Input records Block Start
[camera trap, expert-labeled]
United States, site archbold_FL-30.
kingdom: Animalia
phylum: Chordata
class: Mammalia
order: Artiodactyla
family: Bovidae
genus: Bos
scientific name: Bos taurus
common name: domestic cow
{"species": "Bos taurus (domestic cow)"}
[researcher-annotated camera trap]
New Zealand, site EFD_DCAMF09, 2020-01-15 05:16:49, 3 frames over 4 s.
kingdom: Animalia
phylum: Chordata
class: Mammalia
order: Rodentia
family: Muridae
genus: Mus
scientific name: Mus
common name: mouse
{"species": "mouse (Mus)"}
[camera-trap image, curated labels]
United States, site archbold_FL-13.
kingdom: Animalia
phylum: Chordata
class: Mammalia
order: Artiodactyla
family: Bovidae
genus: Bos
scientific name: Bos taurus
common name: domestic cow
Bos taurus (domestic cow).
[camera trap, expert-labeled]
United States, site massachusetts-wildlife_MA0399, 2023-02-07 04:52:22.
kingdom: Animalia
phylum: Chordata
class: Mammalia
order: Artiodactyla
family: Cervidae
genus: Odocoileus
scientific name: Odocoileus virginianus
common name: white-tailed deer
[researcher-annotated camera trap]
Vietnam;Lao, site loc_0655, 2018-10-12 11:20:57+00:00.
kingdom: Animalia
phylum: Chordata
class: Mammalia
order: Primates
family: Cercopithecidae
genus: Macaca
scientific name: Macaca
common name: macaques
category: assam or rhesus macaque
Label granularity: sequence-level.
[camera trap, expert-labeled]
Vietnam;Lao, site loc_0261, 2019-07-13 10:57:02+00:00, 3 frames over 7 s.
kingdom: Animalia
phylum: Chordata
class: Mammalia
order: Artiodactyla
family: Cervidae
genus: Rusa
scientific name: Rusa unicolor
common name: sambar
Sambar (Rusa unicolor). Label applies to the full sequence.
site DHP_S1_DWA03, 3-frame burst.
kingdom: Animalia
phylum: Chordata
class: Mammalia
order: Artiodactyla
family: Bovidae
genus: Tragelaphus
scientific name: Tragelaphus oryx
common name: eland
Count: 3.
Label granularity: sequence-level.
Input records Block End
◆ **Work item**
Write the data back out verbatim.

◆ **Written solution**
[camera trap, expert-labeled]
United States, site archbold_FL-30.
kingdom: Animalia
phylum: Chordata
class: Mammalia
order: Artiodactyla
family: Bovidae
genus: Bos
scientific name: Bos taurus
common name: domestic cow
{"species": "Bos taurus (domestic cow)"}
[researcher-annotated camera trap]
New Zealand, site EFD_DCAMF09, 2020-01-15 05:16:49, 3 frames over 4 s.
kingdom: Animalia
phylum: Chordata
class: Mammalia
order: Rodentia
family: Muridae
genus: Mus
scientific name: Mus
common name: mouse
{"species": "mouse (Mus)"}
[camera-trap image, curated labels]
United States, site archbold_FL-13.
kingdom: Animalia
phylum: Chordata
class: Mammalia
order: Artiodactyla
family: Bovidae
genus: Bos
scientific name: Bos taurus
common name: domestic cow
Bos taurus (domestic cow).
[camera trap, expert-labeled]
United States, site massachusetts-wildlife_MA0399, 2023-02-07 04:52:22.
kingdom: Animalia
phylum: Chordata
class: Mammalia
order: Artiodactyla
family: Cervidae
genus: Odocoileus
scientific name: Odocoileus virginianus
common name: white-tailed deer
[researcher-annotated camera trap]
Vietnam;Lao, site loc_0655, 2018-10-12 11:20:57+00:00.
kingdom: Animalia
phylum: Chordata
class: Mammalia
order: Primates
family: Cercopithecidae
genus: Macaca
scientific name: Macaca
common name: macaques
category: assam or rhesus macaque
Label granularity: sequence-level.
[camera trap, expert-labeled]
Vietnam;Lao, site loc_0261, 2019-07-13 10:57:02+00:00, 3 frames over 7 s.
kingdom: Animalia
phylum: Chordata
class: Mammalia
order: Artiodactyla
family: Cervidae
genus: Rusa
scientific name: Rusa unicolor
common name: sambar
Sambar (Rusa unicolor). Label applies to the full sequence.
site DHP_S1_DWA03, 3-frame burst.
kingdom: Animalia
phylum: Chordata
class: Mammalia
order: Artiodactyla
family: Bovidae
genus: Tragelaphus
scientific name: Tragelaphus oryx
common name: eland
Count: 3.
Label granularity: sequence-level.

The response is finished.